• _Page excerpt_
- actor
- Born: 24 May 1934 Grozdyovo village, Varna, Bulgaria
- Died: 24 April 2003 (aged 68) Varna, Bulgaria
- Occupations: Film and Theater Actor
- Years active: 1966–1991

= Kiril Gospodinov =

Bulgarian actor (1934–2003)

Kiril Ivanov Gospodinov (Кирил Иванов Господинов) (1934–2003) was a Bulgarian theater and film actor. His acting created one of the eminent characters in the Bulgarian film art.

==Biography and career==

Gospodinov was born on 24 May 1934 in Grozdyovo village, Varna Province. After graduating as an actor in The National Academy for Theatre and Film Arts in 1966, he started working with the Varna Theater where he stayed for five years. In 1971 he moved to Sofia to work with the Sofia Theater.

The first films featuring him are Ponedelnik sutrin / Monday Morning (1966) and The Swedish Kings (1968). In 1970 the Bulgarian National Television released the TV film Bash Maystorat / The Past-Master with Kiril Gospodinov in the leading role as Rangel Lelin-the past-master. This satirical comedy turned him and his character in "Trade Mark" for the Bulgarian film art. The film had four more sequels throughout the years. Generations have identified Gospodinov as The Past-Master till nowadays.

Another landmark in his career, apart from the past-master roles, turned out to be the film Three Reservists. Released in 1971, the film won numerous awards in the Varna Film Festival one of which was for Gospodinov's leading role .

He continued filming as well as performing on the stage of the theater during the next two decades leaving fadeless trail with his roles such as his remarkable performance in the film classic from 1972 - The Boy Turns Man. In 1984 he was decorated with the high government prize the Order Of Saint Cyril And Saint Methodius.

The miserable economic and culture conditions in the country during the 1990s had an awful effect on the film industry as well as on the actors living standard.

Gospodinov died in 2003 at the age of 69.

• _Raw data_

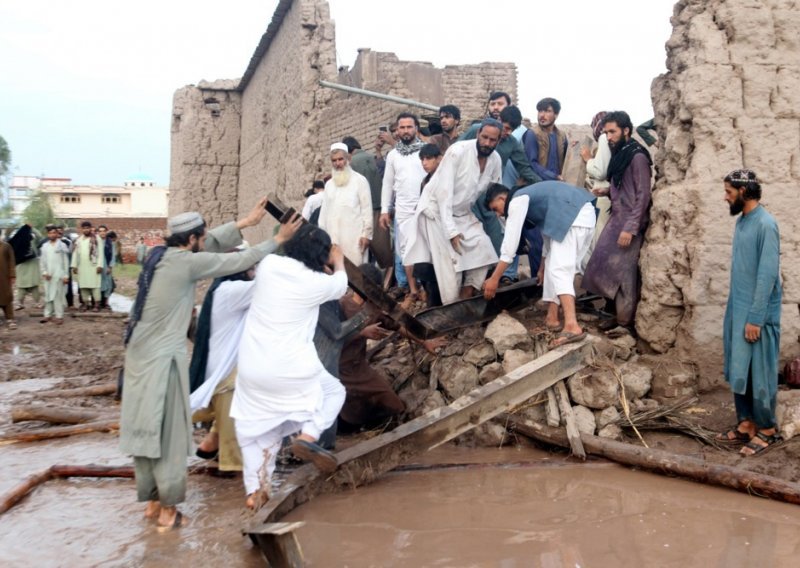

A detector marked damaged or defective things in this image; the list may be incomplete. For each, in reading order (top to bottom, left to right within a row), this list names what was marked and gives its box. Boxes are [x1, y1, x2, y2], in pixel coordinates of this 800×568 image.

• _Work item 1_
In the Kiril Gospodinov biography, rewrite the paragraph beginning "The first films featuring him" as a short bulleted list that keeps its main facts.
• _Work item 2_
According to the Kiril Gospodinov biography, in what year was he awarded the Order Of Saint Cyril And Saint Methodius?

• _Task answer 1_
- His first films were Ponedelnik sutrin / Monday Morning (1966) and The Swedish Kings (1968).
- In 1970 the Bulgarian National Television released the TV film Bash Maystorat / The Past-Master, with him in the leading role as Rangel Lelin.
- This satirical comedy made him and his character a "Trade Mark" of Bulgarian film art.
- The film had four more sequels over the years.
- Generations have identified him as The Past-Master to this day.

• _Task answer 2_
He received it in 1984.